------ SUPPLIED INFORMATION
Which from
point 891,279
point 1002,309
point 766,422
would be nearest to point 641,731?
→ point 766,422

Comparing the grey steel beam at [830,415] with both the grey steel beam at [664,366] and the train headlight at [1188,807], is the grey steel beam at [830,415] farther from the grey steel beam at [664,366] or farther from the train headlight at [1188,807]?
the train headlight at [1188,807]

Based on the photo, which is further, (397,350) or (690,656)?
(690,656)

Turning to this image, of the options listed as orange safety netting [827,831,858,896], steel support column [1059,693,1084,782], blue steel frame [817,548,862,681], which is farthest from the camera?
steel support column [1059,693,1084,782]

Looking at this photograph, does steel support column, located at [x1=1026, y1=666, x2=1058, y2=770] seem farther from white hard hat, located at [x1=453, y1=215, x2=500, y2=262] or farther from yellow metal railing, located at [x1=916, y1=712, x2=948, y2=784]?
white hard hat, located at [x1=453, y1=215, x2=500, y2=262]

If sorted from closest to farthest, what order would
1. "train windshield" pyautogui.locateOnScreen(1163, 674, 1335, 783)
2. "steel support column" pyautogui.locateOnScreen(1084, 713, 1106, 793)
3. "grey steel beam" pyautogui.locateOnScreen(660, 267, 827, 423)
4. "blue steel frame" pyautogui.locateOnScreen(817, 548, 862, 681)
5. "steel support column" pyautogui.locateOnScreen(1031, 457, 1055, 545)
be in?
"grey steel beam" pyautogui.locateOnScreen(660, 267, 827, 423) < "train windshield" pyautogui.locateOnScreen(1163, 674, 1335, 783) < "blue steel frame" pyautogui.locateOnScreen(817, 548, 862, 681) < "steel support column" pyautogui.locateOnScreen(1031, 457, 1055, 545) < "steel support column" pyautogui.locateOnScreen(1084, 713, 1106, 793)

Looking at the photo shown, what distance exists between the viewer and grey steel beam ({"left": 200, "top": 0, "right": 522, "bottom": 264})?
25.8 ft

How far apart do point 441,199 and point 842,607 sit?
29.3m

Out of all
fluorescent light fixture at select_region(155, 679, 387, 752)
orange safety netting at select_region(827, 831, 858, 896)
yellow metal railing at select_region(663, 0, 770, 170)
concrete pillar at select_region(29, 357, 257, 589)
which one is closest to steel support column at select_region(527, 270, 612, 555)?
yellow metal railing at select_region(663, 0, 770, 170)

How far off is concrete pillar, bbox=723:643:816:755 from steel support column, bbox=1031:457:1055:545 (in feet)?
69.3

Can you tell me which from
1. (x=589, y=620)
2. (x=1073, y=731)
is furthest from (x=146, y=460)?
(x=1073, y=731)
------------
_EXERCISE PROMPT:_ Copy every one of the records above word for word, with no changes.

_ANSWER FOR THIS EXERCISE:_
Which from
point 891,279
point 1002,309
point 766,422
would be nearest to point 641,731?
→ point 766,422

Comparing the grey steel beam at [830,415] with both the grey steel beam at [664,366] and the train headlight at [1188,807], is the grey steel beam at [830,415] farther from the grey steel beam at [664,366] or farther from the train headlight at [1188,807]?
the train headlight at [1188,807]

Based on the photo, which is further, (397,350) or (690,656)?
(690,656)

Turning to this image, of the options listed as orange safety netting [827,831,858,896], steel support column [1059,693,1084,782], blue steel frame [817,548,862,681], which is farthest from the camera?
steel support column [1059,693,1084,782]

Looking at this photograph, does steel support column, located at [x1=1026, y1=666, x2=1058, y2=770] seem farther from white hard hat, located at [x1=453, y1=215, x2=500, y2=262] or farther from yellow metal railing, located at [x1=916, y1=712, x2=948, y2=784]?
white hard hat, located at [x1=453, y1=215, x2=500, y2=262]

If sorted from closest to farthest, what order would
1. "train windshield" pyautogui.locateOnScreen(1163, 674, 1335, 783)
2. "steel support column" pyautogui.locateOnScreen(1084, 713, 1106, 793)
3. "grey steel beam" pyautogui.locateOnScreen(660, 267, 827, 423)
4. "blue steel frame" pyautogui.locateOnScreen(817, 548, 862, 681)
5. "steel support column" pyautogui.locateOnScreen(1031, 457, 1055, 545)
be in?
"grey steel beam" pyautogui.locateOnScreen(660, 267, 827, 423) < "train windshield" pyautogui.locateOnScreen(1163, 674, 1335, 783) < "blue steel frame" pyautogui.locateOnScreen(817, 548, 862, 681) < "steel support column" pyautogui.locateOnScreen(1031, 457, 1055, 545) < "steel support column" pyautogui.locateOnScreen(1084, 713, 1106, 793)

Looking at the photo shown, what distance exists between the viewer and grey steel beam ({"left": 200, "top": 0, "right": 522, "bottom": 264})?
25.8 ft

How far apart do point 441,199 and point 842,607 sit?
29.3m

Out of all
fluorescent light fixture at select_region(155, 679, 387, 752)
orange safety netting at select_region(827, 831, 858, 896)
yellow metal railing at select_region(663, 0, 770, 170)
concrete pillar at select_region(29, 357, 257, 589)
which one is closest to steel support column at select_region(527, 270, 612, 555)?
yellow metal railing at select_region(663, 0, 770, 170)

How far off is concrete pillar, bbox=723:643:816:755 from steel support column, bbox=1031:457:1055:545 (in feet)?
69.3

Can you tell me which from
1. (x=589, y=620)
2. (x=1073, y=731)
is furthest from (x=146, y=460)?
(x=1073, y=731)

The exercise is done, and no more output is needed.